Die zu minimierende Größe wäre z.B. "Summe der quadratischen Fehler der Landeslisten + Summe der quadratischen Fehler der Länder", wobei "Fehler" die Differenz der erhaltenen Mandate zum Idealanspruch ist, die bei den Landeslisten noch durch die Zahl der Landeslisten im Land geteilt wird. Die Oberverteilung ist Randbedingung, die auf jeden Fall eingehalten werden muss.

Die konkrete Methode, die ich angegeben hab, leistet diese Optimierung nur annähernd (auf jeden Fall scheitert sie, wenn die Reste nicht reichen, um Überhangmandate intern zu kompensieren). Aber der letzte Sitz hängt sowohl von den verbliebenen Ansprüchen der Länder als auch denen der Parteilisten ab. Das Land mit den stärksten Ansprüchen bekommt ihn nur dann, wenn es keine Landesliste mit größerem Rest in einem Land gibt, das auch noch ähnliche Ansprüche hat.

In meinem Beispiel wird nichts in den Osten verschoben, weil ich nur die nicht verfallenden Zweitstimmen zur Grundlage für den Länderproporz gemacht hab. Im Gegenteil verliert er nicht nur die Überhangmandate, sondern Berlin gibt noch seine 2 Extramandate an den Westen ab.

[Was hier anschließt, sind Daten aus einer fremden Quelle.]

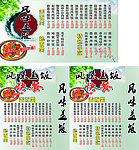 灯箱 招牌 盖饭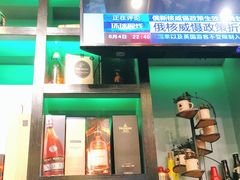 门面-华辉快餐店(江南西总店)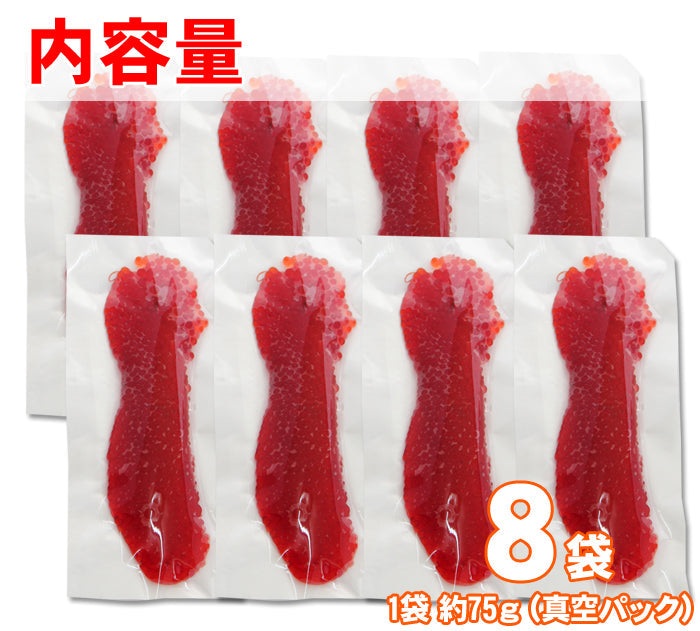 【ご飯と一緒に】天然紅鮭 塩筋子 2パック～ 塩漬け 筋子 すじこ おにぎりの具 ご飯のお供 海鮮問屋 見田元七商店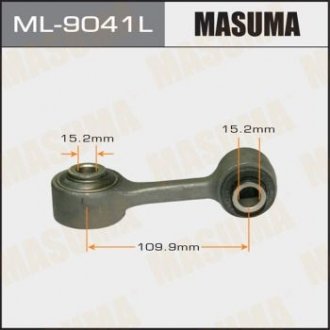 Стойка стабилизатора (ML-9041L) MASUMA ML9041L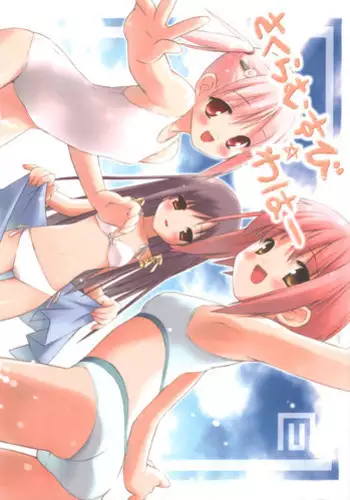 (C69) [Utsura Uraraka (Eretto)] Sakura Musubi Waha (Sakura Musubi)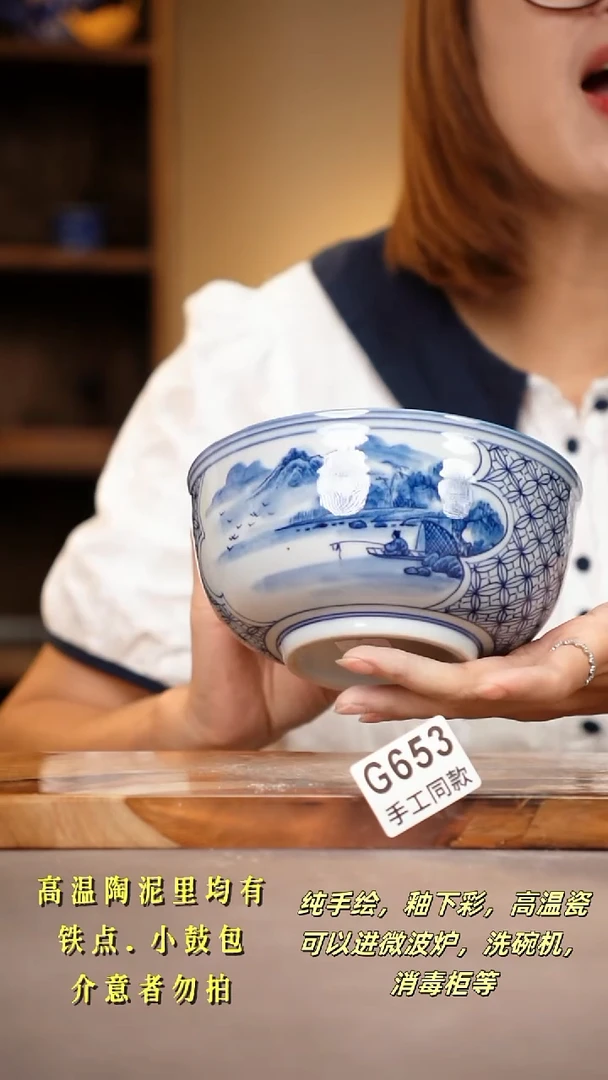 其他G653陶然集器瓷器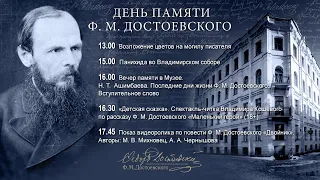09.02.21 | День памяти Ф.М. Достоевского (1821-1881) 140-я годовщина со дня смерти писателя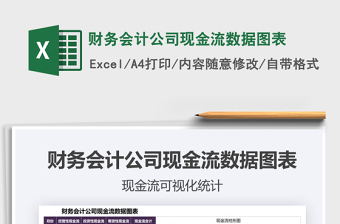 2021財(cái)務(wù)會(huì)計(jì)公司現(xiàn)金流數(shù)據(jù)圖表免費(fèi)下載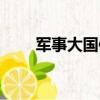 軍事大國體裁有哪些（體裁有哪些）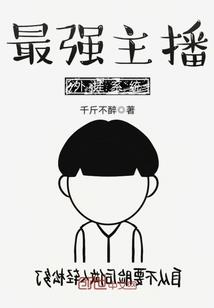 和沙雕群友一起穿越了！？
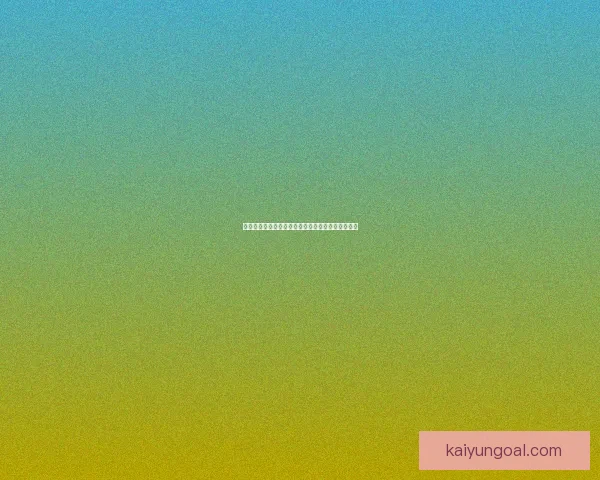 世界杯足球竞猜赔率全解析及热门赛果预测技巧分享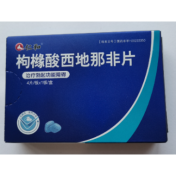 枸橼酸西地那非片(仁和)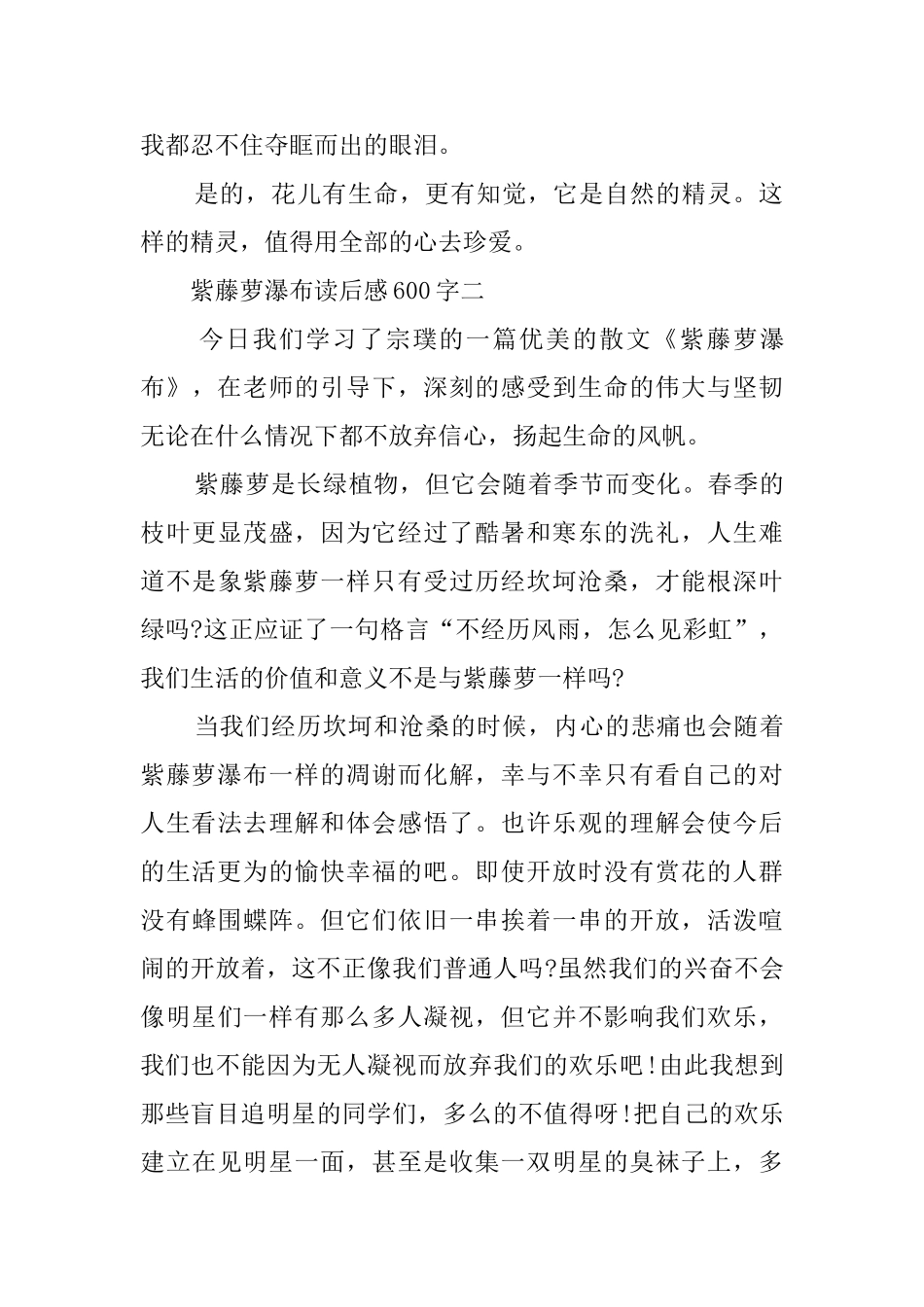 紫藤萝瀑布读后感600字_第2页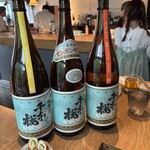 yacipoci - 千本桜の飲み比べ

> Vor allem sehe ich nicht, daß die Sitzzahl der Länder
> wirklich ein zu optimierendes Kriterium sein soll

Das ist natürlich die Frage. Wenn sie vorrangige Priorität hätte, müsste man sowieso die Sitze der Länder kontingentieren. Das hat sie für mich nicht, aber ich seh auch keinen Grund, warum der innerparteiliche Länderproporz wichtiger als der gesamte Länderproporz sein sollte. Für mich sind beide völlig gleichberechtigte Kriterien.

> (was ja heißt, daß ich die Kandidaten der anderen Parteien in meinem
> Bundesland zu einem gewissen Maße mitwähle).

Es ist ein bisschen so wie bei STV. Solang die gewählte Landesliste die Stimme benötigt, kommt sie ihr voll zugute. Sonst kann der Rest praktisch auf eine andere Liste im gleichen Land übertragen werden, wenn sie deren Ansprüche gegen eine konkurrierende Landesliste dieser Partei stärkt. Die andere Partei insgesamt hat aber nichts davon.